Le MR cherche un nouvel équilibre, c’est certain. Il a dû se choisir un nouveau président et il est donc normal qu’il y ait un temps d’adaptation. D’autant plus dans le difficile contexte évoqué précédemment.
On l’a aussi vu, dans une moindre mesure, chez Groen: cette période si particulière du casting ministériel est-elle propice à ce type de tensions en interne?
Durant la période qui s’écoule entre la fin des négociations pour un accord gouvernemental et la proposition de désignation des ministres adressée au roi (NDLR: à qui revient le rôle de nommer les ministres d’un gouvernement fédéral), la pression est maximale sur les épaules des présidents de parti. Ils sont sollicités de toute part. Il y a ceux qui étaient déjà ministres et qui estiment avoir réalisé du bon travail, et donc mériter leur place dans le nouvel exécutif; puis il y a les nouveaux qui se disent que c’est désormais leur tour et qui aspirent à voir leurs efforts pour le parti récompensés de la sorte. Le choix est donc toujours très difficile, d’autant qu’il y a une série de critères à devoir prendre en compte afin de respecter différents équilibres: entre les sexes; entre les régions, les provinces; entre les tendances internes au sein du parti…
Durant la période qui s’écoule entre les négociations d’un accord et la désignation des ministres, la pression est maximale sur les épaules des présidents de parti.
Dès lors, cette solution du G11 trouvée au MR, réunissant les «sages» du parti, est-elle un désaveu pour Georges-Louis Bouchez ou, comme la communication du parti le laisse entendre, davantage une façon de mieux encadrer la présidence?

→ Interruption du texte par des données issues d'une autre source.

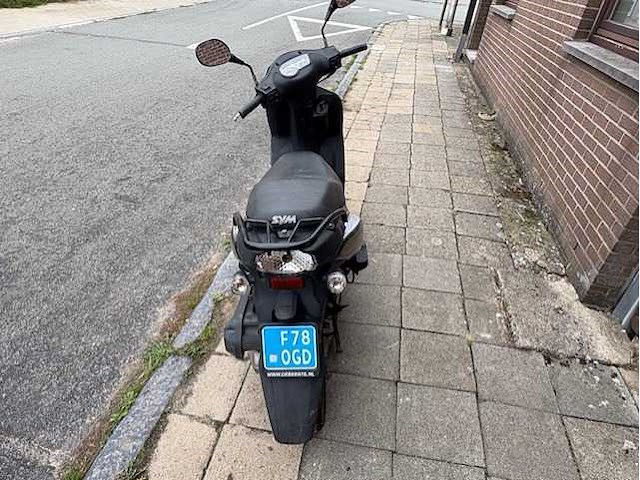 Sym - snorscooter - orbit ll - motorised scooter - afbeelding 11 van  11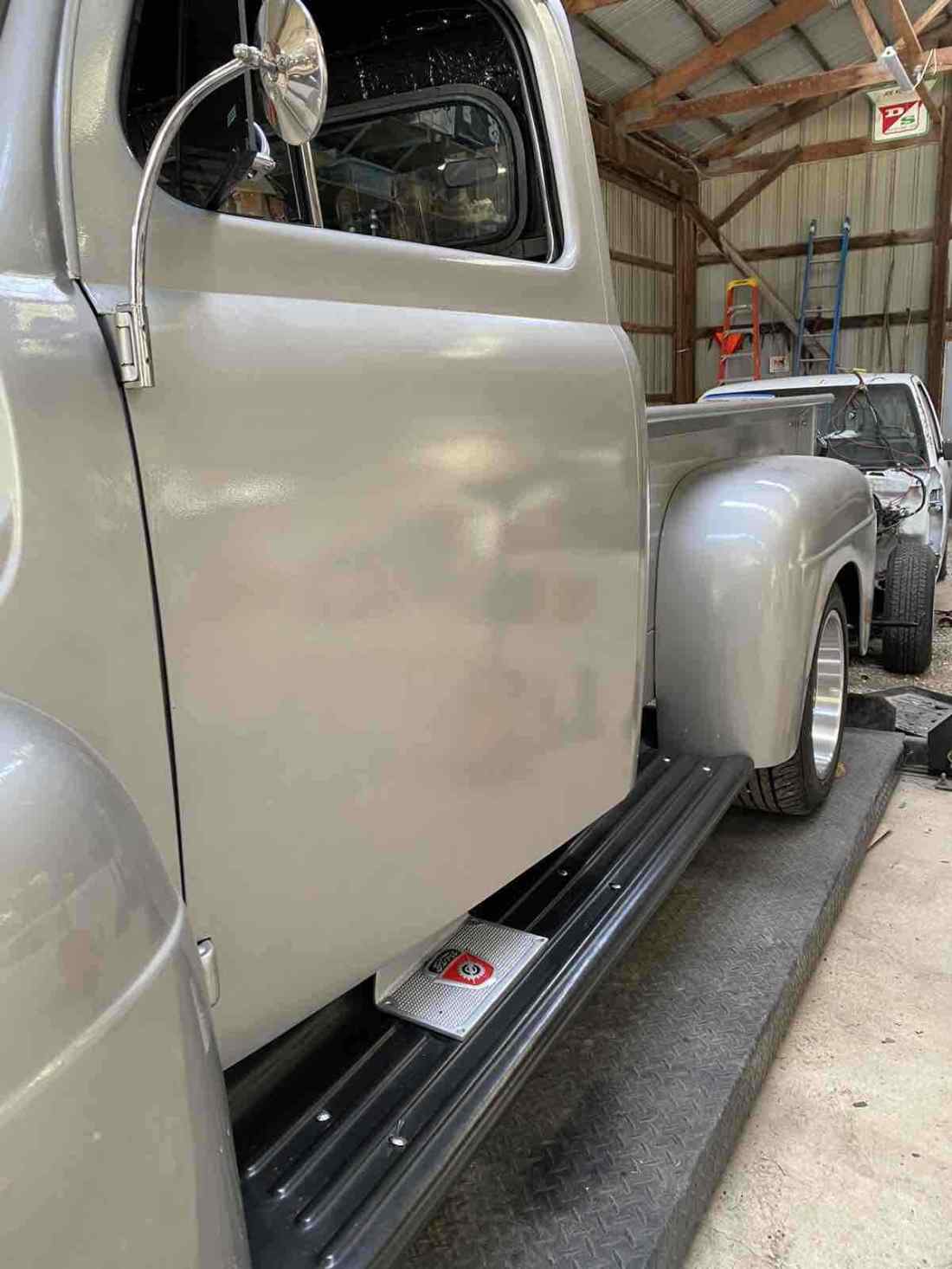 1952 Ford F1 short bed - photo 11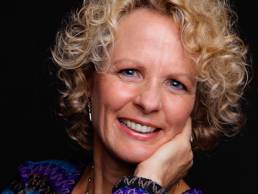 TINEKE RENSON featured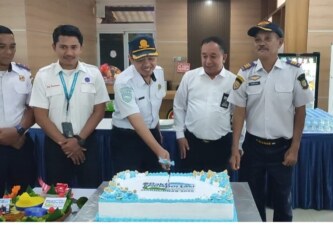 Bandara Dabo Singkep Semarakkan Harhubnas 2025 dengan Upacara, Bakti Sosial, dan Padat Karya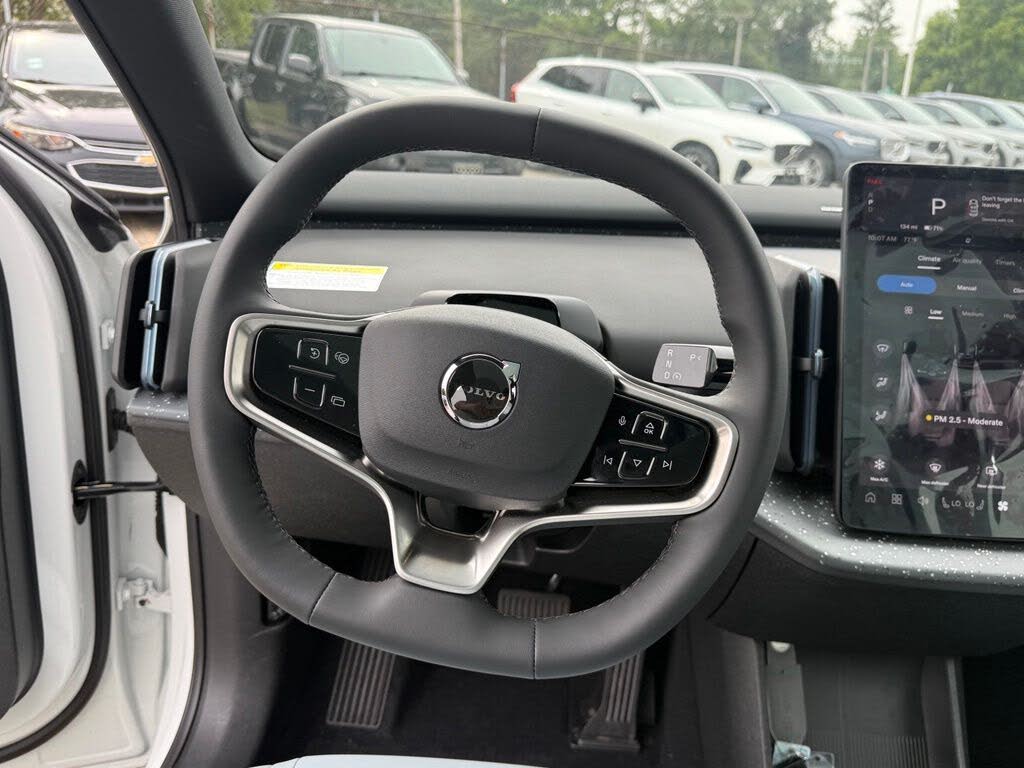 2025 Volvo EX30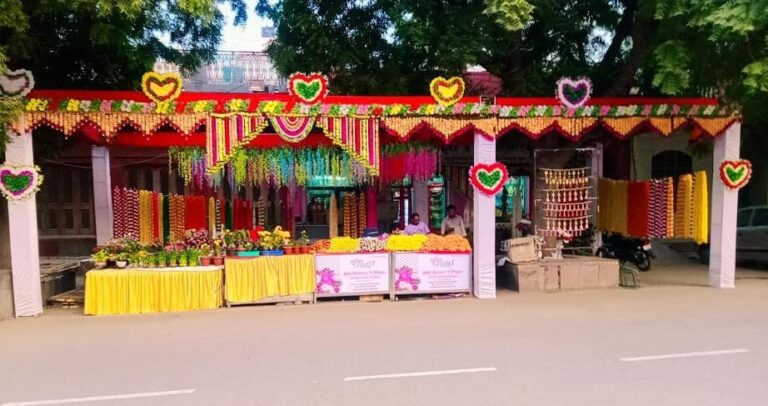 गणेश चतुर्थी तक फूलमाला खरीदने वाले हर ग्राहक को मिलेगा गिफ्ट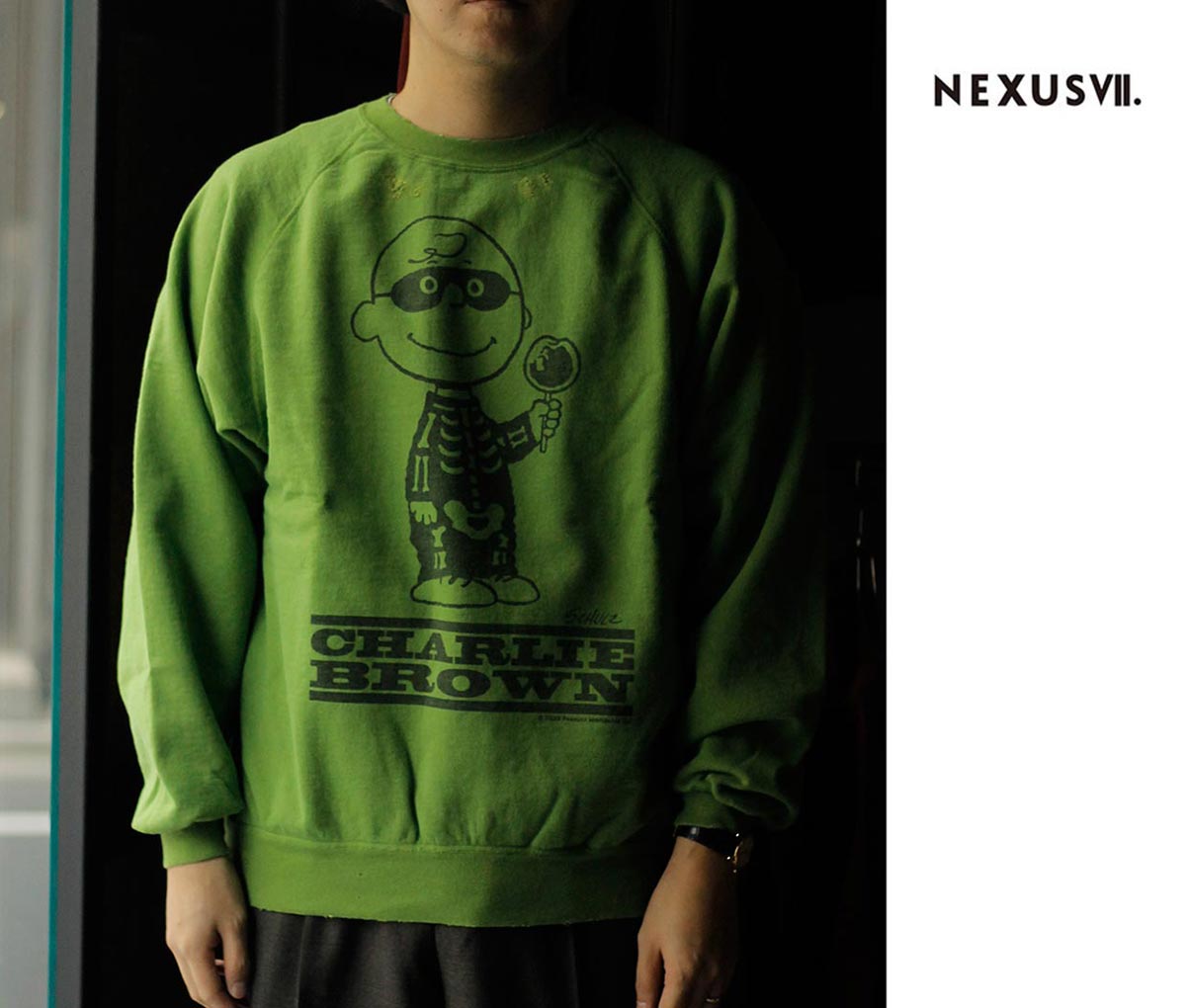 ネクサスセブン NEXUSVII. CHARLIE BROWN クルーネックスウェット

En tous les cas, c’est une manière de vouloir répondre à la crise qui commençait à éclater de plus en plus. C’est une manière aussi d’essayer de retrouver une certaine cohésion. Comme tout président nouvellement élu, il a aussi eu besoin d’un temps pour trouver ses marques et pour trouver une certaine cohésion. Jusqu’à présent, cela s’est fait de façon assez houleuse, c’est donc une tentative pour le parti de resserrer en quelque sorte les rangs. Mais cela traduit également une volonté d’accompagner davantage la présidence de Georges-Louis Bouchez.